Vision-Language-Action (VLA) models Robot Manipulation
EvoScene-VLA improves multi-step robot control by co-denoising actions and future scene states, creating an action-updated geometric prior that persists across decision chunks.
Core Problem
Chunked VLA policies typically predict actions based only on current observations, lacking a compact, persistent record of how the robot's recent actions have transformed the scene's geometry.
Why it matters:
  • Robot actions cause contact, occlusion, and object motion, significantly changing the geometry before the next camera frame arrives
  • Relying purely on past visual history or spatial encodings forces the policy to constantly re-infer changes from noisy or occluded visual evidence
  • Without a persistent, action-updated scene prior, prediction errors compound across sequential control decisions
Concrete Example: When a robot wipes a counter or lifts a cup, the scene geometry changes instantly.

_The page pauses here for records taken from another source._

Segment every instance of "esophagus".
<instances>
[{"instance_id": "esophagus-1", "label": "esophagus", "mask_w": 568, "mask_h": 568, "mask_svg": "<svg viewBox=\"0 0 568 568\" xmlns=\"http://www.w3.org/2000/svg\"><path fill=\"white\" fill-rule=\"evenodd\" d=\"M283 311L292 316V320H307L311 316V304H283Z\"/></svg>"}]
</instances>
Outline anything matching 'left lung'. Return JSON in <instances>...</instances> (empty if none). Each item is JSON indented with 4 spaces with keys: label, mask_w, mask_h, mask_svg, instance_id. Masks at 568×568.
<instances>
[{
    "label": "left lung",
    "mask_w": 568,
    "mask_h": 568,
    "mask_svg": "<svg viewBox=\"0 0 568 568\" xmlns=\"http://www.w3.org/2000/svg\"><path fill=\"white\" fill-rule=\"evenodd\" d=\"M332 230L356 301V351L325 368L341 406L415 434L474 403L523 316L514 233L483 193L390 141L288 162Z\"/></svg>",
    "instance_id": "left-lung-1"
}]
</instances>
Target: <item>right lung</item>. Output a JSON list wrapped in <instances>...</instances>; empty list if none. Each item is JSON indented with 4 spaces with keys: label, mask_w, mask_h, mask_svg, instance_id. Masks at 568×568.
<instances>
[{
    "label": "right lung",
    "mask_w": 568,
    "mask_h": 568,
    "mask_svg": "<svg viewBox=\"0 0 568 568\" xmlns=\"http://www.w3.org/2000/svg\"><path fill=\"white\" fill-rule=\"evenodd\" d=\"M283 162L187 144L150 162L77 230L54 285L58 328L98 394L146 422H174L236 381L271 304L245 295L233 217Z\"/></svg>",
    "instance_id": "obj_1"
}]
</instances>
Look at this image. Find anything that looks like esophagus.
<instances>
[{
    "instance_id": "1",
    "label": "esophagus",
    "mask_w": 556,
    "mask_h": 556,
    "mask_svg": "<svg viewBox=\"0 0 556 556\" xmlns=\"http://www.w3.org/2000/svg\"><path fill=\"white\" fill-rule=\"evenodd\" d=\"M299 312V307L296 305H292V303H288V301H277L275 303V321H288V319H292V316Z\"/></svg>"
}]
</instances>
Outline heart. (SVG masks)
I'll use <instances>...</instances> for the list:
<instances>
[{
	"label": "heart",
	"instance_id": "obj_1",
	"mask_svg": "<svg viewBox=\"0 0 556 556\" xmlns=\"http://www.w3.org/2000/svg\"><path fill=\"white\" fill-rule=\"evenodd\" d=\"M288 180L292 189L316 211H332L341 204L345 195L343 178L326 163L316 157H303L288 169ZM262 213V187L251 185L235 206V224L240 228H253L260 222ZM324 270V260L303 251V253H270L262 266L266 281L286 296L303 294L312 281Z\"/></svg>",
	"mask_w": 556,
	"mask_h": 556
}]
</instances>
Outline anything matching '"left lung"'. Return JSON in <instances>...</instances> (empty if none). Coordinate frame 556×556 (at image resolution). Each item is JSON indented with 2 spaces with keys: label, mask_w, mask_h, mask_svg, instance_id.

Existing models forget these action-induced changes across decision chunks, whereas EvoScene-VLA maintains a recurrent geometric prior to remember that the shelf slot is now empty even if the camera is occluded.
Key Novelty
Recurrent Scene Prefix with Joint Action-Scene Denoising
  • EvoScene-VLA maintains a recurrent prefix in the VLM containing observation slots from the current image and a scene prior inherited from the last action
  • The action decoder jointly generates the next action sequence and the anticipated future scene state in a single flow-matching pass
  • During training, auxiliary modules ground these scene tokens in 3D geometry and future states, but these are discarded at inference for efficiency
Architecture
Architecture Figure Figure 2
The architecture of EvoScene-VLA, highlighting the recurrent scene prefix, attention masking, and joint action-scene flow-matching denoising
Evaluation Highlights
  • +1.9 percentage points average success rate over the best baseline on 31 RoboTwin tasks under fixed initial conditions (87.2% to 89.1%)
  • +2.4 percentage points average success rate on RoboTwin tasks under randomized initial conditions (86.1% to 88.5%)
Breakthrough Assessment
8/10
Presents an elegant, inference-efficient architecture to maintain geometric scene states across VLA chunks without auxiliary online predictors, yielding solid empirical gains in simulation and real robot trials.